To study the learning behaviour of QCNN, we visualize the evolution of the learning process by retrieving the weights of the models throughout the training phase and visualizing the simplified results, as shown in Fig. 6. It is apparent that the learning behaviour of QCNN is stable and quite similar to traditional CNN for this task which involves a deep network, while being highly computation and memory efficient.

5 Conclusion

We have presented a quadtree convolutional neural network (QCNN) that can efficiently learn from sparse image datasets. Thanks to the quadtree-based representation that decomposes the image only in the presence of non-zero pixels, storing and computing feature maps is of linear complexity in the number of non-zero pixels and independent of image resolution. QCNNs are applicable in a wide range of applications involving sparse images. Particularly, we have demonstrated the use of QCNNs on sparse image classification and sketch simplification, where similar classification and simplification results are obtained but with much lower computational complexity and memory cost, compared to traditional convolutional neural networks. This feature makes QCNN very suitable for applications on mobile devices whose computing power is limited.

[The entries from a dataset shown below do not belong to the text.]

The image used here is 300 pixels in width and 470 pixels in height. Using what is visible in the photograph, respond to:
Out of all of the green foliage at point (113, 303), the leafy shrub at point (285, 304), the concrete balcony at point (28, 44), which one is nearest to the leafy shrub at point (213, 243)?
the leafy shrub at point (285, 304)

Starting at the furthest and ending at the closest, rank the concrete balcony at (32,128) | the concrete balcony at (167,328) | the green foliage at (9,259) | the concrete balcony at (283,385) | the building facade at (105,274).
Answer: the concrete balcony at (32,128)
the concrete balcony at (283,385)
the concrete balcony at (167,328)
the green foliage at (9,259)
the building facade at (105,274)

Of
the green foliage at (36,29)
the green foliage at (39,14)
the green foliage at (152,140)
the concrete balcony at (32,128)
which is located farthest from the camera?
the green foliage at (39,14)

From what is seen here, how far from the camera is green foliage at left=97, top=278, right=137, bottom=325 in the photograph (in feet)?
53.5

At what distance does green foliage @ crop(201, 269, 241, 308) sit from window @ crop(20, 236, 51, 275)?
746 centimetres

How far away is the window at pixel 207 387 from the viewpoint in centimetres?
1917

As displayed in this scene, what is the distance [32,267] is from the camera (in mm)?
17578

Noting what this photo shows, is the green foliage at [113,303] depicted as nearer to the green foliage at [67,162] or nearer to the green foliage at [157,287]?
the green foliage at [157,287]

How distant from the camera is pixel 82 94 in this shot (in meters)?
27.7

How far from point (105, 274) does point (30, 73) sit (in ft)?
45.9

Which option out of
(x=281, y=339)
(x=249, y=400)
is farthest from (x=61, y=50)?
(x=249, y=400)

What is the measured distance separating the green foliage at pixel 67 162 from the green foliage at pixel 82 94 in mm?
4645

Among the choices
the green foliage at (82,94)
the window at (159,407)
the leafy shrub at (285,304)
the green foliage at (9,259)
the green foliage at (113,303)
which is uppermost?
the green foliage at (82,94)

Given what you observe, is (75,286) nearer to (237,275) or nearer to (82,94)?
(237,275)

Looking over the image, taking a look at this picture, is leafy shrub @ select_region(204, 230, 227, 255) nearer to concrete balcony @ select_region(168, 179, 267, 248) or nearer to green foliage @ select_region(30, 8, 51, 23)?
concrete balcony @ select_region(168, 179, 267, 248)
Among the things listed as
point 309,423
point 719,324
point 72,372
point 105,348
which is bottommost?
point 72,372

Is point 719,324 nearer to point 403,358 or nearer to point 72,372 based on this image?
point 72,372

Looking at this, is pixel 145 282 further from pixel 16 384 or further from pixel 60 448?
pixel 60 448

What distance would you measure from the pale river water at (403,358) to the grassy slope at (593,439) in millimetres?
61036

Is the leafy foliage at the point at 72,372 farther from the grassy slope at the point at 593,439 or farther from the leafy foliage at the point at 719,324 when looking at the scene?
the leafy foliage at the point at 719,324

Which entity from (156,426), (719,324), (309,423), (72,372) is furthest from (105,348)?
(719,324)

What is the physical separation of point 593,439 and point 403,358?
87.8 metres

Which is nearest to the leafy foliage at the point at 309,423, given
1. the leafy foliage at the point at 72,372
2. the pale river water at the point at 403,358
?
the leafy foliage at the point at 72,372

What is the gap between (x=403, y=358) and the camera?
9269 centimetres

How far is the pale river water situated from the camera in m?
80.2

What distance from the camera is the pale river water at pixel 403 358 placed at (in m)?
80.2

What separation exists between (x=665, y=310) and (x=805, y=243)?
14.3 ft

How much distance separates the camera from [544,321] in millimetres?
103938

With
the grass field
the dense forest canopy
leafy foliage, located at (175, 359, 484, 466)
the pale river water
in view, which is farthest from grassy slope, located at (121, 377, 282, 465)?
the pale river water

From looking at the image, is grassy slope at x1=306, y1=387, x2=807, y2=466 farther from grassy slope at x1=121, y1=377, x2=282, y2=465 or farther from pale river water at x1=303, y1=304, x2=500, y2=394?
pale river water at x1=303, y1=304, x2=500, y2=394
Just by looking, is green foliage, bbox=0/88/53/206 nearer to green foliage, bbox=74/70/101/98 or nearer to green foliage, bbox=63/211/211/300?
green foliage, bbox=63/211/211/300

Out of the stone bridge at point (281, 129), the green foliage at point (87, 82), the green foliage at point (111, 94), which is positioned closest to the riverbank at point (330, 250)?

In future, we wish to study QCNNs with other network architectures in more detail such as residual networks [27], to learn from extremely large datasets such as Google Quickdraw [28]. We are also interested in extending our approach to recurrent architectures to learn from sparse image sequences and improve the learning speed of adversarial networks for training on sketch-like datasets [29].